Extract to read:
____
Orpheus: Creative Inspiration and Influence

02:19:51
Speaker
He convinces the sort of whatever the the court of like old Frenchmen who kind of preside over the goings on in the underworld that it's like, all right, you can both return, return home.
02:20:03
Speaker
Orpheus can't talk about what he's seen. And also Urusy can come back, but Orpheus can't look at her. as per the myth. But what this movie does that the myth doesn't really do is like, they go back home immediately. There's no like long journey back.
02:20:17
Speaker
Yeah. It's just that then they're both in their house and Orpheus can't look at her. It's very funny to take the Orpheus and Eurydice myth. It becomes like Orpheus Eurydice as a sitcom for like five to 10 minutes.
02:20:30
Speaker
five to ten minutes Where it's like they're just trying to go through their everyday life again. But like he can't look at her. Yeah. And he like sees a picture of her in a magazine. He's like, oh, I looked. it's like, oh, no, you can look at pictures. That's fine. It's really funny to just like take that like heightened mythic thing. And then just like i feel like it feels weird that it's in the movie. But I almost feel like Cocteau was like.
02:20:54
Speaker
this is too funny of an idea to not do. yeah um so like, we're just going to like pause for a second and have ah a sitcom where they can't look at each other. And that's true like, as an adaptation of the myth, I don't think this really adapts the myth well in quotes. And it it doesn't, it doesn't have the sort of like, he could have gotten, cause that does, he does see her in the mirror and she disappears, but that's like,
02:21:20
Speaker
Fixed very quickly. Well, and also like this adds in a complication of that like Orpheus doesn't super care about Eurydice. No. Yeah. like Even as he's not allowed to look at her, he's like, this is just annoying. When when the, I can't say his French name, when the chauffeur like asks Orpheus, like, why are you going into the afterlife? Are you going for Eurydice or are you going for death? Yeah. and he's like, o both. Yeah. And like, you know, he is kind of going into the afterlife to choose which lady he wants. Yeah. And like, he tries to choose both. He ends up like, he's like, I might as well save you, Riddic. She's my wife, you know? But like, he doesn't like when, as soon as they're back, he's just like, man, it's such a pain in ass. It's like they're back to bickering like immediately. And he's back to being like, ah, Riddic, you're such a pain in my ass for it. Me not being able to look at you. Yeah.
____
Stored data:

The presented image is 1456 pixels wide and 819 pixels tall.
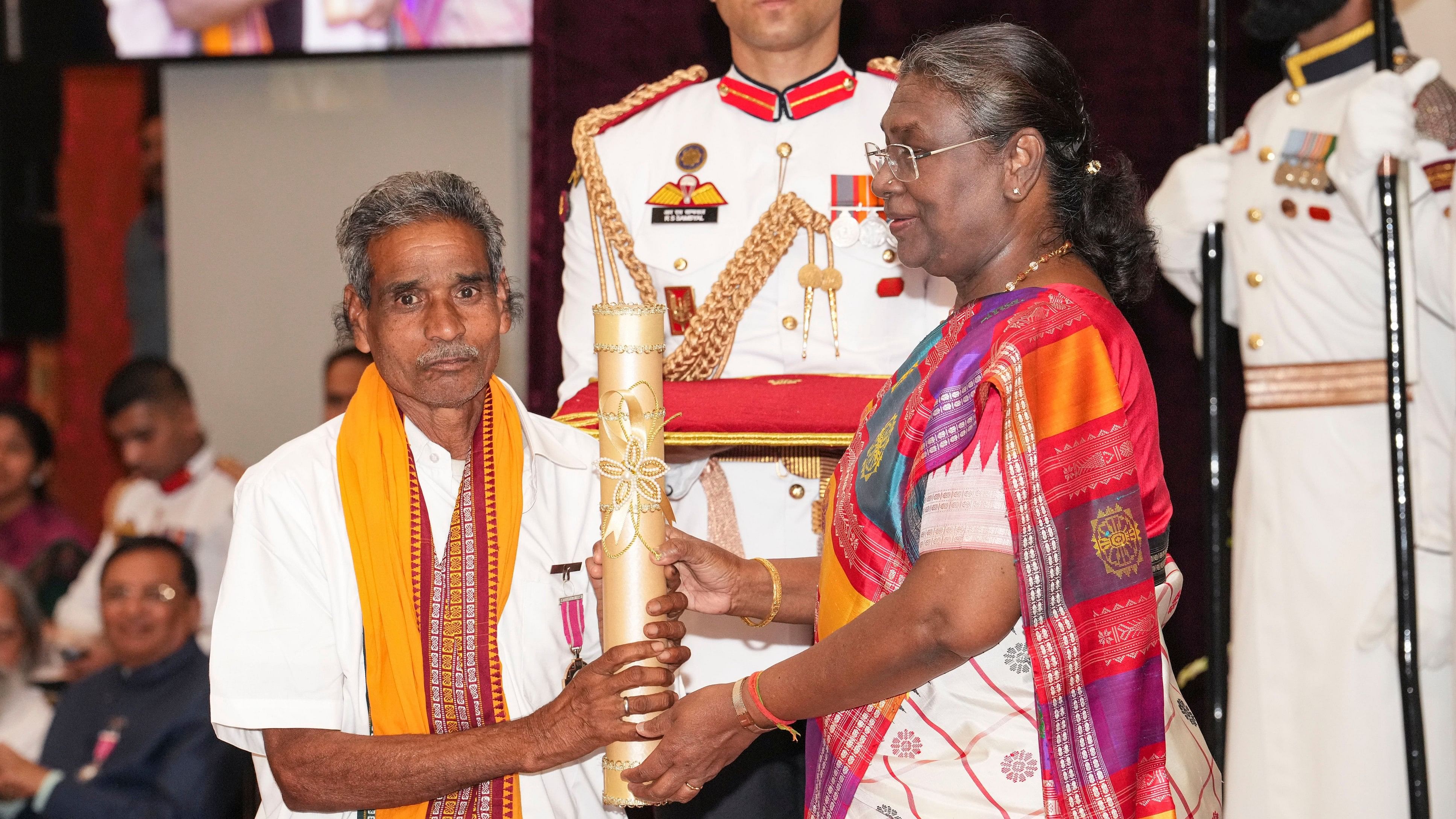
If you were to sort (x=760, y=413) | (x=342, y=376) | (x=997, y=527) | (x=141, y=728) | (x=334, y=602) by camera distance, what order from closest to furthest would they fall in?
(x=997, y=527), (x=334, y=602), (x=760, y=413), (x=141, y=728), (x=342, y=376)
____
Given request: Reproduce the Orpheus transcript word for word from "Orpheus: Creative Inspiration" to "return, return home.".

Solution below:
Orpheus: Creative Inspiration and Influence

02:19:51
Speaker
He convinces the sort of whatever the the court of like old Frenchmen who kind of preside over the goings on in the underworld that it's like, all right, you can both return, return home.